Lógicamente, todos mis compañeros me miraron sonriendo. Mi devoción
irreductible por las carreras había trascendido allende las fronteras de
la clase y si en el colegio no me llamaban el Turfista era sólo porque
turfista es palabra de vanguardia para escolares y porque ya pendía sobre
mi persona una buena colección de apelativos (todos ellos cariñosos).
Yo en aquel tiempo remoto era ínfimo y delgado. Luego habría de crecer
los centímetros suficientes como para que mi sombrero no fuese el más
cercano al nivel del suelo en un vagón del metro en el que todos viajásemos
de pie y con sombrero, algo que no me ha convertido técnicamente en
hombre pero que sí me ha facultado para tener posesiones. Lo de los kilos
es otro cantar y, como diría Groucho, muy desafinado.
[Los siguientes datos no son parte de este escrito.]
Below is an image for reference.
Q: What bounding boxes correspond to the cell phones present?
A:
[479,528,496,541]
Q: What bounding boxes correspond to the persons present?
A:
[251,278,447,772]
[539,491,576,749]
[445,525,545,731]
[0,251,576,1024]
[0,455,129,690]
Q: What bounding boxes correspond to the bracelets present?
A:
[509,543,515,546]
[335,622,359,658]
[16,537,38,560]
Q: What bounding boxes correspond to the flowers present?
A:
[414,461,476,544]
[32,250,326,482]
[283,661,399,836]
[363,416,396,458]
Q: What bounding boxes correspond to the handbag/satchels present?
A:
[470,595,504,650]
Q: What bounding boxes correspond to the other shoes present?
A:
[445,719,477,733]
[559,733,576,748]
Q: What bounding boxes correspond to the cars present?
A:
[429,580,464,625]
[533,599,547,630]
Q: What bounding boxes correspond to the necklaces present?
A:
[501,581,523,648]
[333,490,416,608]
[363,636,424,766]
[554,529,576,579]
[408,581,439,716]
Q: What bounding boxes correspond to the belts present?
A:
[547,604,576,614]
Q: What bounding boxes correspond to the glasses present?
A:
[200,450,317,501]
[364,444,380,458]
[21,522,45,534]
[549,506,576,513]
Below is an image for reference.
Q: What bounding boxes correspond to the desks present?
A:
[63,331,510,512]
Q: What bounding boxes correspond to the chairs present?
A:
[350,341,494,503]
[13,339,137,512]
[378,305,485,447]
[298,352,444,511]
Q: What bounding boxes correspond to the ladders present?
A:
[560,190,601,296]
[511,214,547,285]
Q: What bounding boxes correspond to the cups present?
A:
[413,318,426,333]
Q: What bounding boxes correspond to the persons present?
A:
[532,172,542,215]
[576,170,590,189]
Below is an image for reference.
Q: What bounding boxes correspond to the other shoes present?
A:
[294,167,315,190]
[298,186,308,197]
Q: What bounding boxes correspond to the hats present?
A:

Escribía que en aquel tiempo yo era delgado e ínfimo, por lo que mis
compañeros me espetaban a menudo que llegaría a ser un gran jockey.
Como lector asiduo de Walter Scott, y habiendo aprendido en una entrevista
con Ceferino que cabalgar a un caballo en una carrera es como ir subido en
una catapulta de quinientos kilos, yo pensaba, por el contrario, que lo de
la catapulta debía quedar para otros menos medrosos y que yo sería de
los que habría de disfrutar del espectáculo bien protegido por las
"almenas" de Torroja.
Volviendo a lo de la excursión, os cuento que al principio me sentía
bien imaginando a ochenta niños cercanos (cuarenta de 5ª B y cuarenta de
5º D) campando a sus anchas por La Zarzuela, pero a medida que se
acercaba la fecha señalada mi pronunciado sentido de la propiedad privada
desviaba mis pensamientos a parajes más sórdidos: "Mira que si a
raiz de esta excursión alguno de éstos se apasiona con las carreras
también..."
Ya he comentado en alguna ocasión que he sido de los que preferían esas
tardes de frío y lluvia en las que los más fieles nos gritábamos bajo
los paraguas: "hoy en familia" a esas otras tardes soleadas y
preciosas en las que el Hipódromo se llenaba de gente y había que hacer
cola para todo. Y he comentado asimismo que soy más de los de Juan Ramón,
que preconizaba aquello de "con la minoría siempre" antes que
de esos más sociales y cosmopolitas que viven siempre en jornada de
puertas abiertas.
Por ello, de sentarme bien lo de la visita con el colegio al Hipódromo
pasé a tener esas ideas sórdidas, y de tener esas ideas sórdidas pasé
a sufrir esa pesadilla recurrente que todavía me asedia los sábados y en
la que hordas bárbaras, alanas y suevas toman por asalto La Zarzuela y a
mí no me dejan pasar.
Es por eso que la mañana de la excursión me desperté bañado en un
sudor frío y suplicándole a mi madre, que a petición del tutor nos iba
a acompañar como experta (aunque mi madre se limitaba los domingos a
comer pipas con sus amigas Pili y Loli en un banco de la pradera de
Preferencia), que hiciese lo posible por cancelar la salida.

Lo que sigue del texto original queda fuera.